## EXERCISE DIRECTIONS
Where a picture occurs in the data, omit it, and copy all remaining data exactly.

*** EXERCISE INPUT Section Begins ***

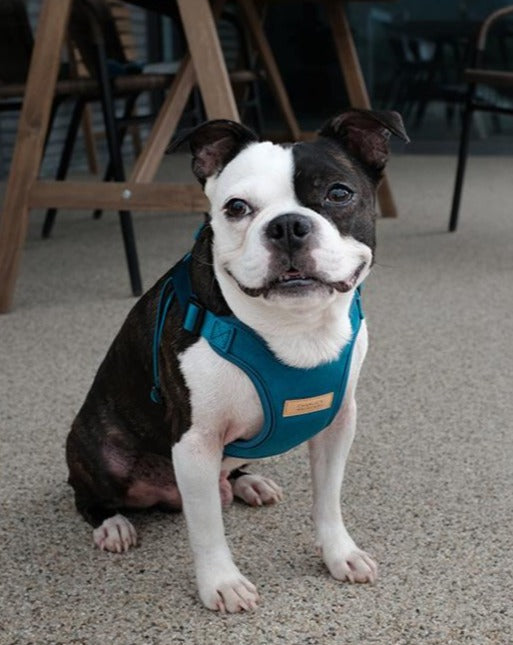 Comfort Dog Harness in Teal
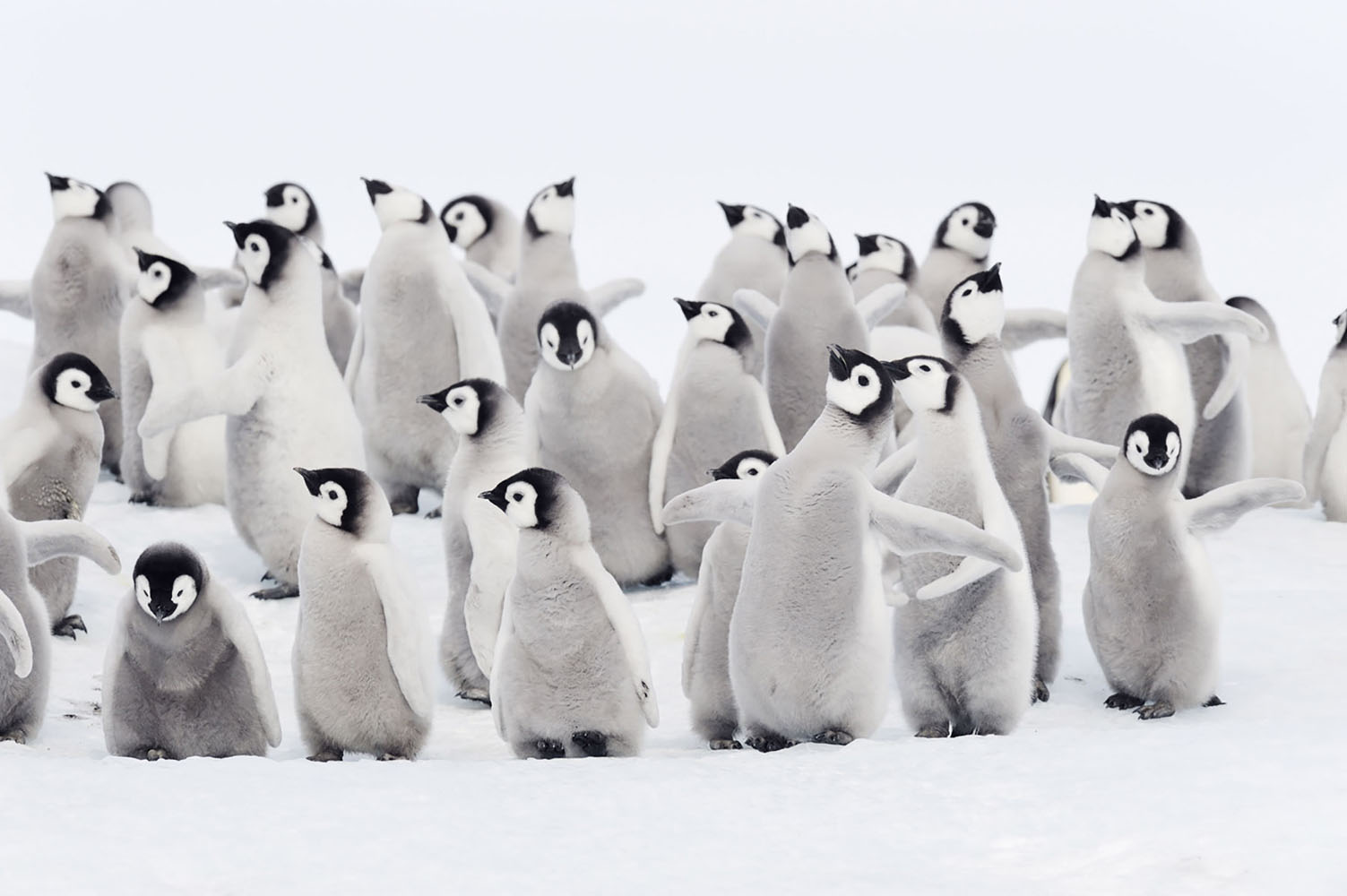 A group of baby Emperor Penguins in Antarctica.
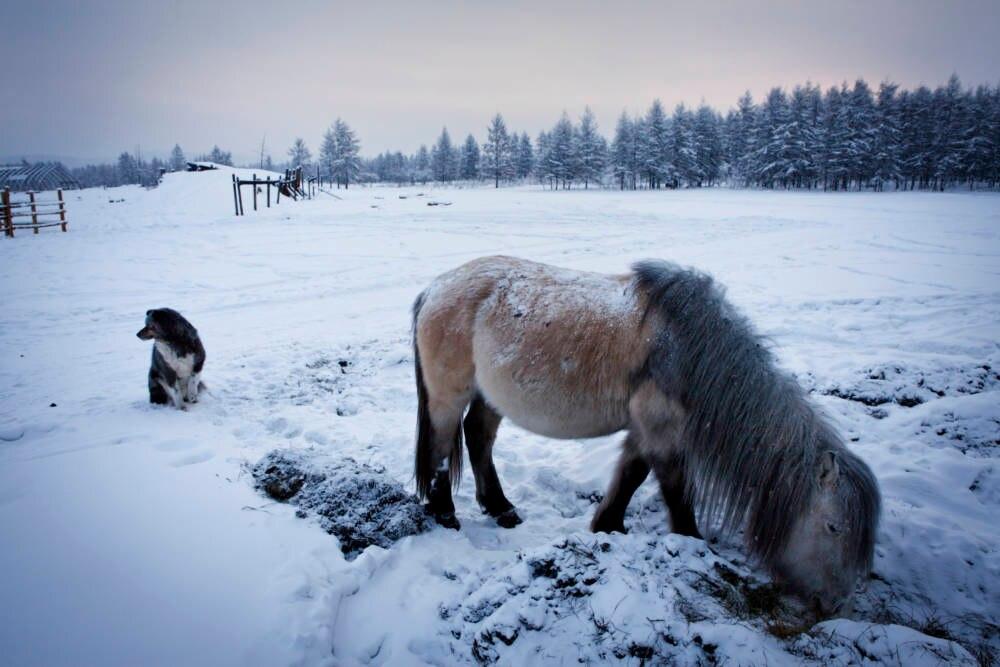 Oimjakon kältestes Dorf der Welt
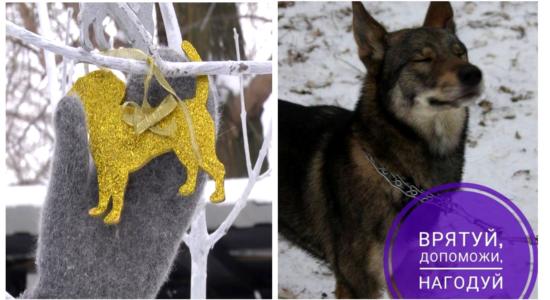 21 врятована тварина за 3 дні - харківські волонтери увічнюють подвиги містян на Дереві Життя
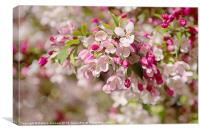 Beautiful Blossom, Canvas Print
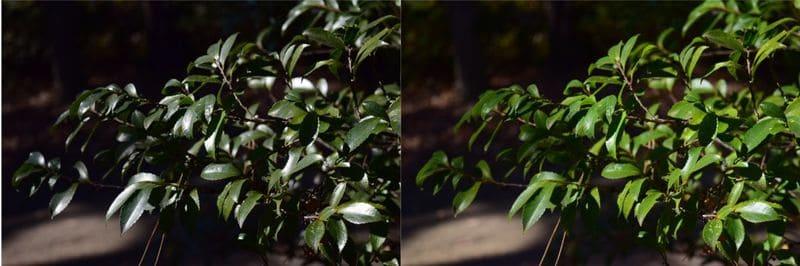 草をPLフィルターで鮮やかにした比較写真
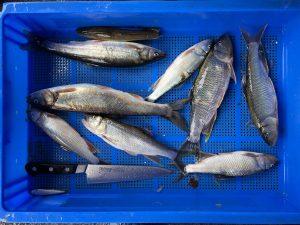 少し大きい魚も持って帰っていただきます。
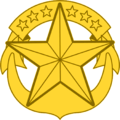 U.S. Navy Command-at-Sea pin.png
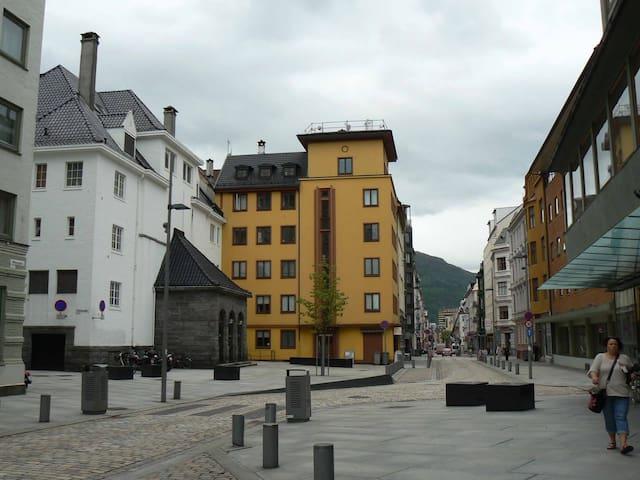 Comfortable Apt. in a Great Location - Bergen - Lägenhet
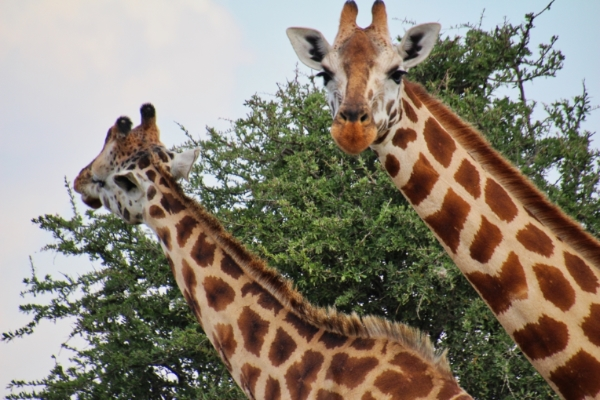 safari-in-afrika_nakuru-giraffe_01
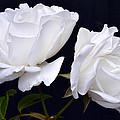 White Rose Twins. by Terence Davis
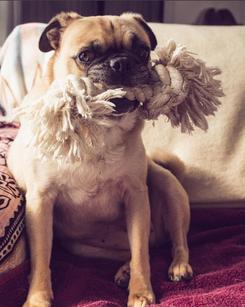 Daisy the Pug | Social Media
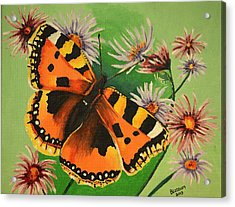 Butterfly With Asters Acrylic Print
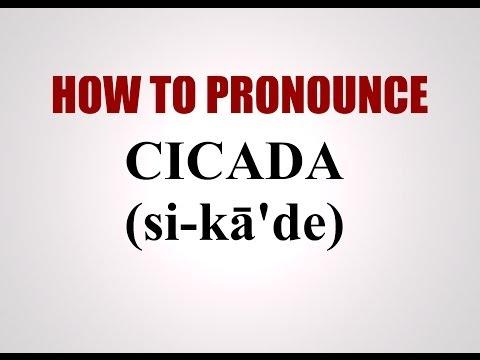 How To Pronounce Cicada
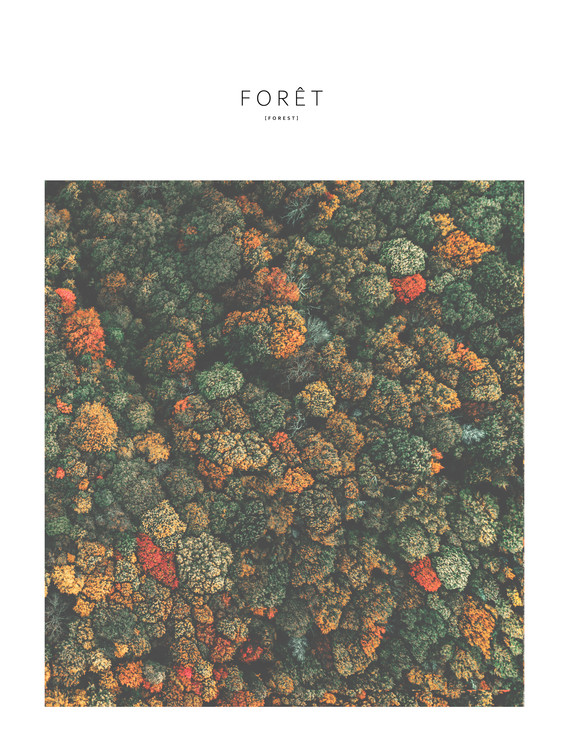 Art Print on Demand foret4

*** EXERCISE INPUT Section Ends ***

## COMPLETED TASK
 Comfort Dog Harness in Teal
 A group of baby Emperor Penguins in Antarctica.
 Oimjakon kältestes Dorf der Welt
 21 врятована тварина за 3 дні - харківські волонтери увічнюють подвиги містян на Дереві Життя
 Beautiful Blossom, Canvas Print
 草をPLフィルターで鮮やかにした比較写真
 少し大きい魚も持って帰っていただきます。
 U.S. Navy Command-at-Sea pin.png
 Comfortable Apt. in a Great Location - Bergen - Lägenhet
 safari-in-afrika_nakuru-giraffe_01
 White Rose Twins. by Terence Davis
 Daisy the Pug | Social Media
 Butterfly With Asters Acrylic Print
 How To Pronounce Cicada
 Art Print on Demand foret4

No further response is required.